# Cattery



## Claire11 (Oct 17, 2011)

Hi,

My fiance and i are moving over to La Cala De Mijas on 20th February to live. We are going on holiday to Florida this year and need to put our cat Jessie into a cattery.

Can anyone suggest any good ones? Obviously want her to be taken care of.

Thank you,
Claire


----------



## jojo (Sep 20, 2007)

In The Doghouse DTC I think these guys do cats as well???!


Jo xxx


----------



## Claire11 (Oct 17, 2011)

jojo said:


> In The Doghouse DTC I think these guys do cats as well???!
> 
> 
> Jo xxx


Thanks that place looks great! You used them before? 

x


----------



## jojo (Sep 20, 2007)

Claire11 said:


> Thanks that place looks great!
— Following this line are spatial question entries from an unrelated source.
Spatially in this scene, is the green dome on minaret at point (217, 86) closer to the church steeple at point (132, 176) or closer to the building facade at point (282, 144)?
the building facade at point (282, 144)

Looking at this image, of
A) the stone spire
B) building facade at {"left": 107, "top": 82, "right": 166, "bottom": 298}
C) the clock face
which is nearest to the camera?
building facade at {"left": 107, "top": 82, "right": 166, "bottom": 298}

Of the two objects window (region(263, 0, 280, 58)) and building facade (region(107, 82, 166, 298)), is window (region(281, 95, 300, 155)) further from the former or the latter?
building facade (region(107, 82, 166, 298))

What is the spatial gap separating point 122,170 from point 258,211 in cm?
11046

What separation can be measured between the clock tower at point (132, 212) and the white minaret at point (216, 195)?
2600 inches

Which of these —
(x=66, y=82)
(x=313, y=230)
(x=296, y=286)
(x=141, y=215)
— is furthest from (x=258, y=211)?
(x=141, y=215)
You used them before?
> 
> x



They are friends of mine, I havent used them (I would without hesitation if the need arose), but I do know that they are good. In fact "Donz" who posts on here runs it with her husband and I'm sure she wont mind me telling you they are both animal mad lol!!!!!

Jo xxxx


----------



## Claire11 (Oct 17, 2011)

jojo said:


> They are friends of mine, I havent used them (I would without hesitation if the need arose), but I do know that they are good. In fact "Donz" who posts on here runs it with her husband and I'm sure she wont mind me telling you they are both animal mad lol!!!!!
> 
> Jo xxxx


Looks great! Thank you so much  x


----------